Can you return every line of the data below that contains the word "furthest"? Case counts, so match only that exact capitalization.

EXERCISE MATERIALS:
————
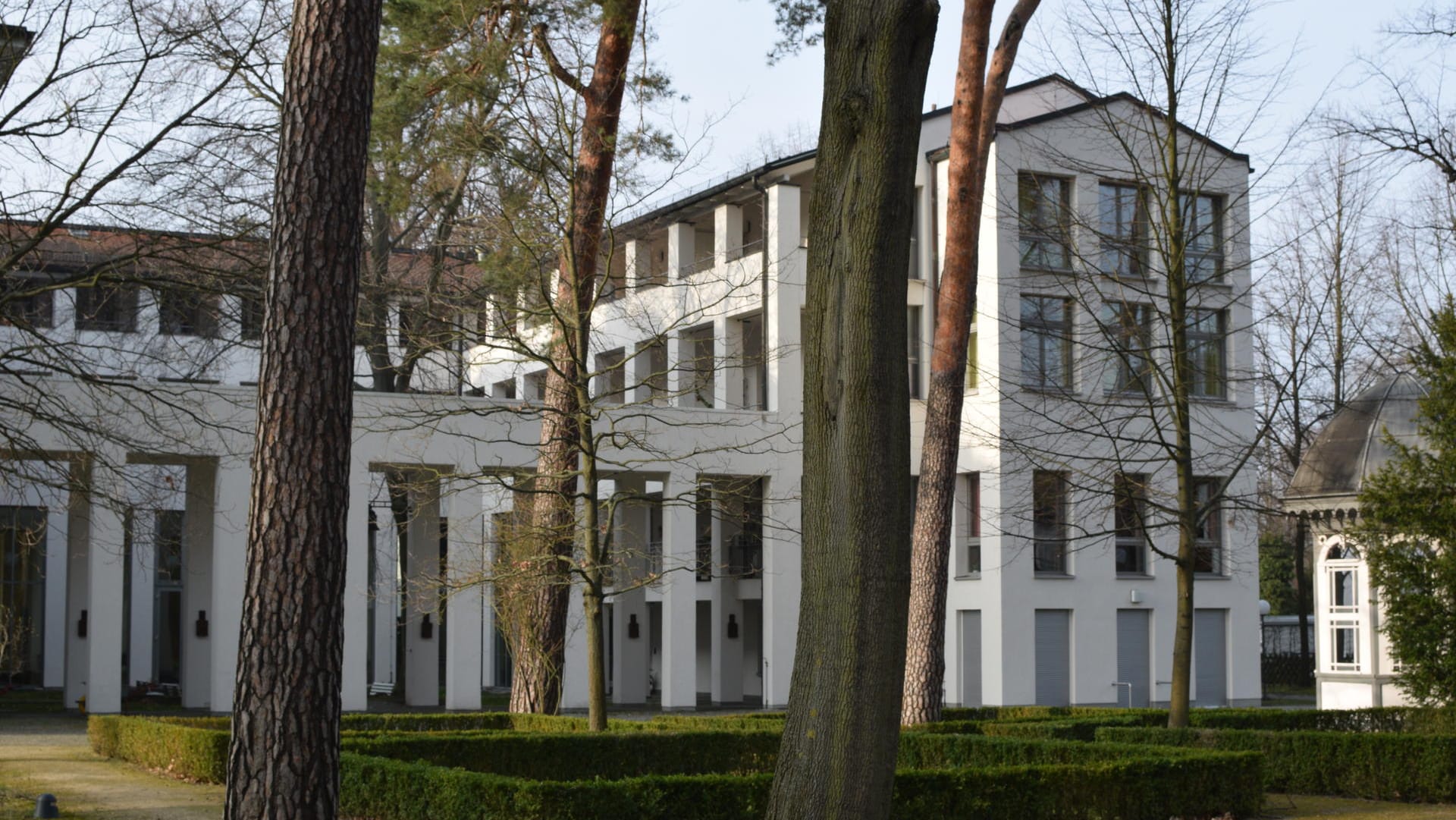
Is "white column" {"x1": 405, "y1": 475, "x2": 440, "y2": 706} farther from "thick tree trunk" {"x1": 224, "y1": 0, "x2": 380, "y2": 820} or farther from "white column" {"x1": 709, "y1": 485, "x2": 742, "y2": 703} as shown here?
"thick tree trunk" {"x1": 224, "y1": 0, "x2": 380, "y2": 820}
————
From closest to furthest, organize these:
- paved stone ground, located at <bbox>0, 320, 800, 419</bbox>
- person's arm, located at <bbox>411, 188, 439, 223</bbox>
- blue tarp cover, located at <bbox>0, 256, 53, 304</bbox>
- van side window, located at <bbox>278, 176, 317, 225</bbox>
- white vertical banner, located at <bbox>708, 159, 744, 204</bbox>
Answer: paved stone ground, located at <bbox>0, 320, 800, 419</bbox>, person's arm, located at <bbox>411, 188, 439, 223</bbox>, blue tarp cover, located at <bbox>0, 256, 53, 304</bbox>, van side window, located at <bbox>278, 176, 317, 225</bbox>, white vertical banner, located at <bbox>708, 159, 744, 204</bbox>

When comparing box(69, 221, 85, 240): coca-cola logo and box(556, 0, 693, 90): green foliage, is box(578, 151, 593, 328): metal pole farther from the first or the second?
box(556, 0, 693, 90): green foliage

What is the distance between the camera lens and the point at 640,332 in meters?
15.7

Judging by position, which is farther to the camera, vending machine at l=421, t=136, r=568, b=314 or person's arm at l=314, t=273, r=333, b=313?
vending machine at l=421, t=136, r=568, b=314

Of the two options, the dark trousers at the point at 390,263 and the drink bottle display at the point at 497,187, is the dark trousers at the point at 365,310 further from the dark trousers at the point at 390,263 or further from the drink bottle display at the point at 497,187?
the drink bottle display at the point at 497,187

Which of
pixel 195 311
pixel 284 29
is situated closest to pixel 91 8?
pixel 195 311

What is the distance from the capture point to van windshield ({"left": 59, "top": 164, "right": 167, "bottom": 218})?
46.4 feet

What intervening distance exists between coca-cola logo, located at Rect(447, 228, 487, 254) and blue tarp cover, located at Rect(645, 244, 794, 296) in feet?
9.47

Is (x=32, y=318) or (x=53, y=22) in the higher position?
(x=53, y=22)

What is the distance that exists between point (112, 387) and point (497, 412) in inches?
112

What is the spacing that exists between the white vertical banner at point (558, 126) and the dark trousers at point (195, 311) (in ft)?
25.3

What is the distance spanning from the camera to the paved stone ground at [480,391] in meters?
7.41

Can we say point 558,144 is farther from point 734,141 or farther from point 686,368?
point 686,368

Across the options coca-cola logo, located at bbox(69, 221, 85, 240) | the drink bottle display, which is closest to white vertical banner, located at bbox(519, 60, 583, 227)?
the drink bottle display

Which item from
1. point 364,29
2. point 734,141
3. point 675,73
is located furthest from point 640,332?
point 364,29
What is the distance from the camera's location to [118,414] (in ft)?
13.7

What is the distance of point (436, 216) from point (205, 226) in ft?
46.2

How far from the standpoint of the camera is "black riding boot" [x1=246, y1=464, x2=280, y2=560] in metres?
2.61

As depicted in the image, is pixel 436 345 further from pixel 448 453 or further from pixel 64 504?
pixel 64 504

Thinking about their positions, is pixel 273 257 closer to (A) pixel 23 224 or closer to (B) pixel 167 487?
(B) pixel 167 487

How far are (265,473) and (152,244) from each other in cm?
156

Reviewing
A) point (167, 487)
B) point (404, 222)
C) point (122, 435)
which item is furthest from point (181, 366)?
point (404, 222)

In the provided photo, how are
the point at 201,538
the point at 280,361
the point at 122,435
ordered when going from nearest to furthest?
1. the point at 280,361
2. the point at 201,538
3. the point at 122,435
————
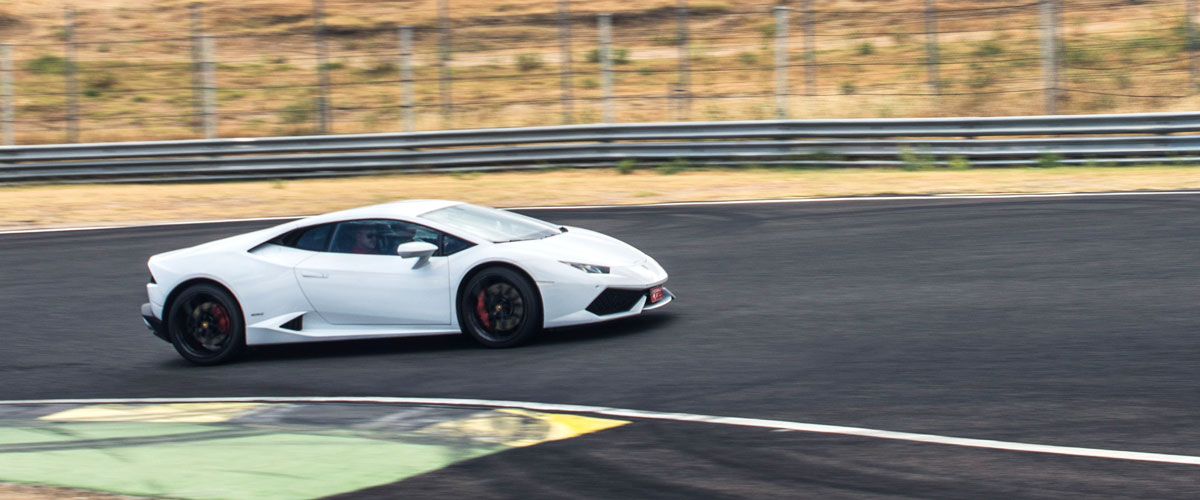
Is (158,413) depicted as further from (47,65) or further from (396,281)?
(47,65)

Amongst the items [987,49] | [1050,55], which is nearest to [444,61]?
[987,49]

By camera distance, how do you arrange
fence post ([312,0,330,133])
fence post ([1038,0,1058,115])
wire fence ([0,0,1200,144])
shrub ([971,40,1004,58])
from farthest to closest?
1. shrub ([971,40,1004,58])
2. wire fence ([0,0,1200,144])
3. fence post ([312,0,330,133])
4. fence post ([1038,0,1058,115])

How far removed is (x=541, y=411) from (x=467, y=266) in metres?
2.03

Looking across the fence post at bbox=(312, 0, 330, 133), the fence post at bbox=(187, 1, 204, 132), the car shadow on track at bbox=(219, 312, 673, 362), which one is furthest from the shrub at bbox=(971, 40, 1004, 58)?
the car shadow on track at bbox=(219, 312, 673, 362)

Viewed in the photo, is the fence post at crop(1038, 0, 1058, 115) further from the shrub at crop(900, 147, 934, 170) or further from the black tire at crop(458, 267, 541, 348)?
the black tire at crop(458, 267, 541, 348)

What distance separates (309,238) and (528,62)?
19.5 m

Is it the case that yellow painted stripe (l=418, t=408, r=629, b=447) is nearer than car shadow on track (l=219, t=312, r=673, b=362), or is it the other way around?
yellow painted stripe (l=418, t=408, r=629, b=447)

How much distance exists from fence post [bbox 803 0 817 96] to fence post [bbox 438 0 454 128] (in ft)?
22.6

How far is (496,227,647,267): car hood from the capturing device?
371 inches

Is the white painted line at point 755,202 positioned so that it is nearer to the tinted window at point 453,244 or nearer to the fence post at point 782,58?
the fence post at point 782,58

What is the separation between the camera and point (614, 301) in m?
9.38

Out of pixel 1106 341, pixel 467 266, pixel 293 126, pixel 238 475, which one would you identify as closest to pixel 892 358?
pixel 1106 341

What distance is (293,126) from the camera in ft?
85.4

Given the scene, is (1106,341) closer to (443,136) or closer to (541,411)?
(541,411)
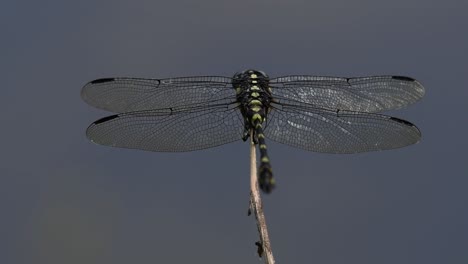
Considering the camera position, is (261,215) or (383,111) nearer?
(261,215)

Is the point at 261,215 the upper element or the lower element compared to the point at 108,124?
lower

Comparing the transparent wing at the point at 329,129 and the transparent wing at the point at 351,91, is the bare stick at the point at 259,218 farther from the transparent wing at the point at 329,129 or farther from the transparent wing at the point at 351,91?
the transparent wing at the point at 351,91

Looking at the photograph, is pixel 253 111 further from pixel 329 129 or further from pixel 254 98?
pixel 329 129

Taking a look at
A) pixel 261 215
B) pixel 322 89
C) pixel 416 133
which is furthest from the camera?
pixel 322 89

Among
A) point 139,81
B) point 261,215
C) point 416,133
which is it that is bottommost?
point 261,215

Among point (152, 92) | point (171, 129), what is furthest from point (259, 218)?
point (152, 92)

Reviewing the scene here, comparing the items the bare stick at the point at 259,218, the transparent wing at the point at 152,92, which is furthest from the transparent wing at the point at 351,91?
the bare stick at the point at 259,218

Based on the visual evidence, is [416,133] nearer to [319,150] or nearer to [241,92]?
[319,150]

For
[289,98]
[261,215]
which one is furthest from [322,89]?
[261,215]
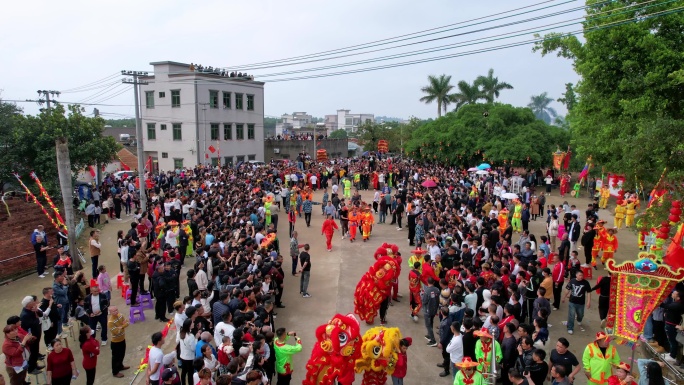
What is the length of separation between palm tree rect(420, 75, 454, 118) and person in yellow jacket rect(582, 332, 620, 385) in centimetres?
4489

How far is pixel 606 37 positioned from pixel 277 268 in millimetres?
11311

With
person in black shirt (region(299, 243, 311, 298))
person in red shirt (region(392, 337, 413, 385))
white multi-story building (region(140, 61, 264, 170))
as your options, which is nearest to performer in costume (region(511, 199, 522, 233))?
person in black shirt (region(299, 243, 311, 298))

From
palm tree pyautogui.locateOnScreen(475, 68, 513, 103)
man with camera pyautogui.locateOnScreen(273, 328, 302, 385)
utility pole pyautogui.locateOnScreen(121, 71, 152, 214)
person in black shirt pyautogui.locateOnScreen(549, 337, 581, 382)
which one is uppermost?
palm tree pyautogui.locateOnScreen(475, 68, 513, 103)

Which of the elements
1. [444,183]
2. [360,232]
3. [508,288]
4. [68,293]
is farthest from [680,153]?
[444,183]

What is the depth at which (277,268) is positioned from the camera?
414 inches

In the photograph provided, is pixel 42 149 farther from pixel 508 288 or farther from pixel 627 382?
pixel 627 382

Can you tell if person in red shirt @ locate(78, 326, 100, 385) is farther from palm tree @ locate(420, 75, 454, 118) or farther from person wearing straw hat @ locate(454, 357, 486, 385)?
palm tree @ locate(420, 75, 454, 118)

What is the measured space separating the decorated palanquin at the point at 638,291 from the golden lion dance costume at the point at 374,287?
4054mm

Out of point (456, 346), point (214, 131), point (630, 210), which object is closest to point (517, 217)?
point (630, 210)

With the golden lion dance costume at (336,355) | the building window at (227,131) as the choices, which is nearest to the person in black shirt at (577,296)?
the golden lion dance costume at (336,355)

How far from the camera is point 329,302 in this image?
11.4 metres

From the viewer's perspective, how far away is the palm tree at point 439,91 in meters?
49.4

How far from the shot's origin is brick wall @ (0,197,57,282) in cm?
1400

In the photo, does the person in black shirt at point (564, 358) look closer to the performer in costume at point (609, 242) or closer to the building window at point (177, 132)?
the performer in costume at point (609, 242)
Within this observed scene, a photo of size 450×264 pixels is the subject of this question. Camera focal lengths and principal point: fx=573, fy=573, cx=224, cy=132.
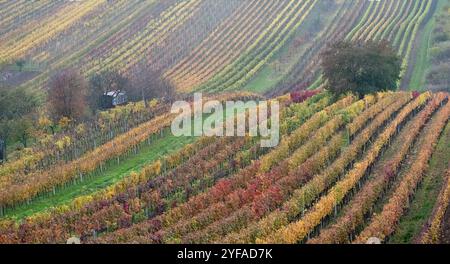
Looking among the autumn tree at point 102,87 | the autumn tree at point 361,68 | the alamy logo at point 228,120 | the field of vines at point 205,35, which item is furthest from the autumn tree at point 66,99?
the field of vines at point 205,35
————
FINAL RESULT:
From closest to furthest, organize these:
is located furthest from point 640,332?
which item is furthest from point (181, 366)?
ordered when going from nearest to furthest?
Looking across the fence post at bbox=(312, 0, 330, 133), the fence post at bbox=(187, 1, 204, 132), the car shadow on track at bbox=(219, 312, 673, 362), which one is furthest from the shrub at bbox=(971, 40, 1004, 58)?
which is furthest from the camera?
Among point (152, 92) | point (171, 129), what is furthest from point (259, 218)?
Reviewing the scene here, comparing the items the bare stick at the point at 259,218, the transparent wing at the point at 152,92, which is furthest from the transparent wing at the point at 351,91?
which one is furthest from [322,89]?
Looking among the autumn tree at point 102,87 | the autumn tree at point 361,68 | the alamy logo at point 228,120 | the field of vines at point 205,35, which item is furthest from the autumn tree at point 66,99?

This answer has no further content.